*Directive A*
According to the text on A Contract with the Earth, who wrote the book's foreword?
*Directive B*
Reproduce the text on A Contract with the Earth word for word, starting at "A Contract with the Earth is a" and ending at "in the book.".
*Directive C*
Carry on the text on A Contract with the Earth from the point where it stops.

--- START Text section ---

A Contract with the Earth
- First edition
- Author: Newt Gingrich and Terry L. Maple
- Language: English
- Publisher: 2007 (Johns Hopkins University Press)
- Publication place: USA
- Pages: 256 pages
- ISBN: 978-0-8018-8780-2
- Preceded by: Rediscovering God in America
- Followed by: Real Change: From the World That Fails to the World That Works

= A Contract with the Earth =

2007 book by Newt Gingrich

A Contract with the Earth is a book by Newt Gingrich and Terry L. Maple, with a foreword by E. O. Wilson. Its title is derived from a 10-point "contract" the authors put forward in the book.

==Synopsis==
A Contract with the Earth is, broadly, a manifesto that challenges those on the right to provide a strategy for repairing the planet and calls on the government to embrace the concept that a healthy environment is required for a healthy democracy and economy. This approach, alternately branded mainstream and entrepreneurial environmentalism by the authors,
 requires that companies should lead the way in environmental issues while governments provide them with incentives to reduce their carbon footprint.

With its 10 "commandments", A Contract with the Earth calls for politicians to abandon adversarial politics and for business and conservationists to form compatible partnerships. In one of the book's themes, Gingrich and Maple argue that environmental efforts shouldn't be exclusive to one political philosophy and reject the idea that free enterprise and a cleaner world are opposing forces.

--- END Text section ---
--- START Information supplied ---

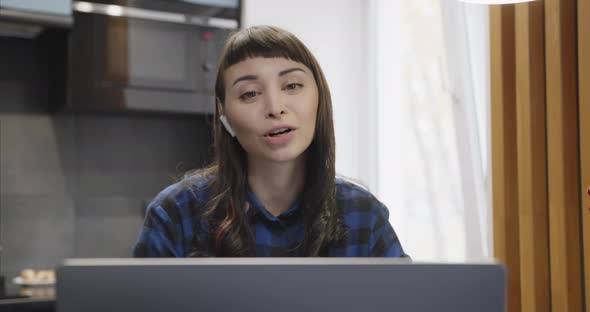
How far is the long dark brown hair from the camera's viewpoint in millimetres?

--- END Information supplied ---

*Right answer A*
E. O. Wilson

*Right answer B*
A Contract with the Earth is a book by Newt Gingrich and Terry L. Maple, with a foreword by E. O. Wilson. Its title is derived from a 10-point "contract" the authors put forward in the book.

*Right answer C*
The book generated a storm of media attention in late 2007 and early 2008 as the U.S. presidential campaign began to heat up. Gingrich in particular made numerous media appearances arguing that the Republican Party was losing popular support because their response to environmental policy was simply, as he put it, "NO!" Maple toured the country as Gingrich's stand-in, most notably before the Republicans for Environmental Protection (REP, www.repamerica.org) during their annual meeting (at which John McCain was endorsed as the most "green" of the Republican presidential candidates). In 2008 Gingrich published another book that advocated oil drilling, Drill Here, Drill Now, Pay Less, and many pundits called his environmental commitment into question. However, this book's fifth chapter provided an argument for environmental protection. Like many aspects of Gingrich's career, his interest in environmental issues has generated controversy.

The book, whose title is similar to Gingrich's co-authored book Contract with America, criticizes the Democratic Party's legislation and litigation on environmental protection issues.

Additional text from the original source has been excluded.